#### Problem
Drop the pictures from the entries below, then reproduce the rest exactly.
——————
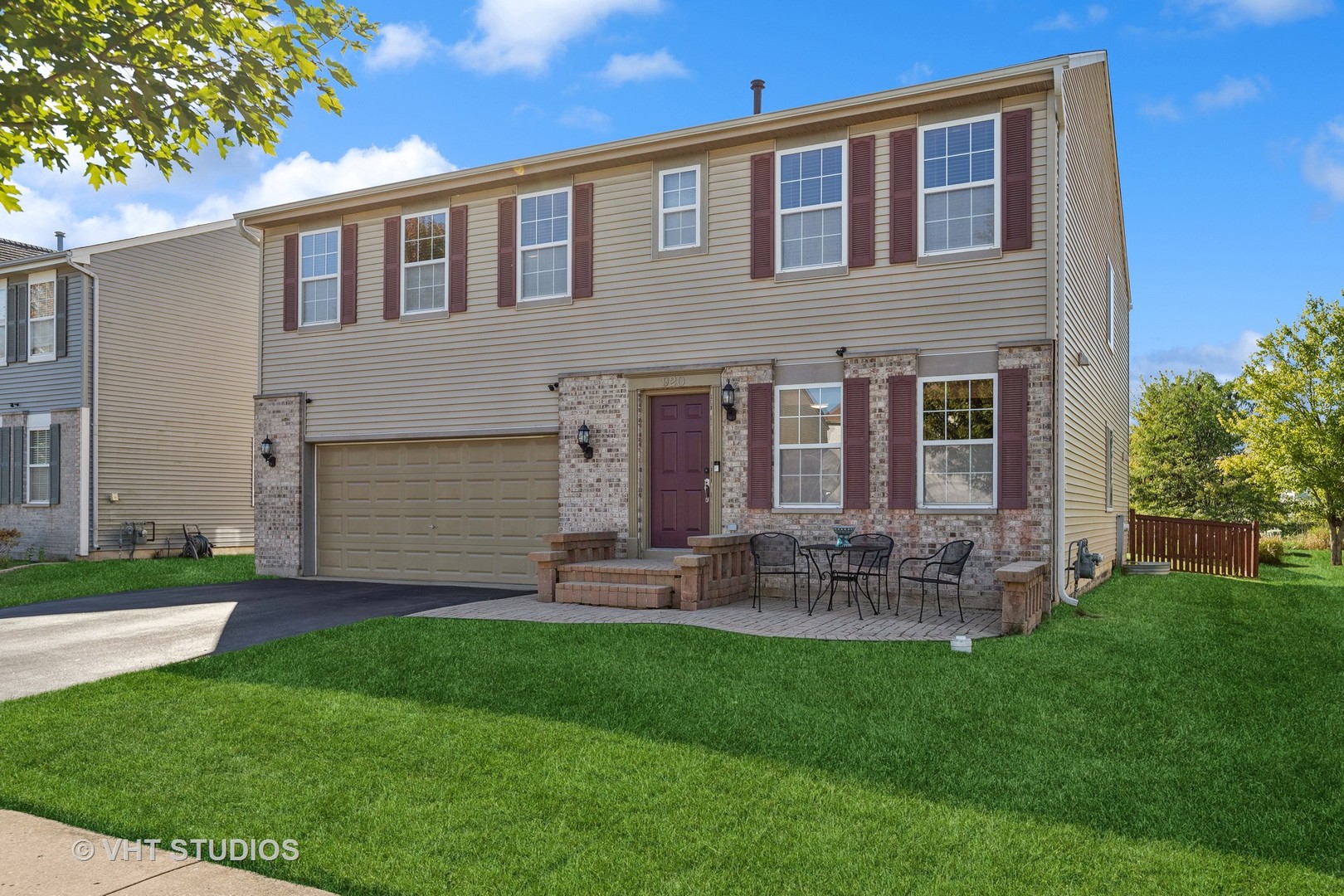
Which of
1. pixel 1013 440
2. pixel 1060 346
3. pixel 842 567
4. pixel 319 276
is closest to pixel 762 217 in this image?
——————
#### Answer to the exercise
Which of
1. pixel 1013 440
2. pixel 1060 346
3. pixel 842 567
4. pixel 319 276
is closest to pixel 762 217 in this image?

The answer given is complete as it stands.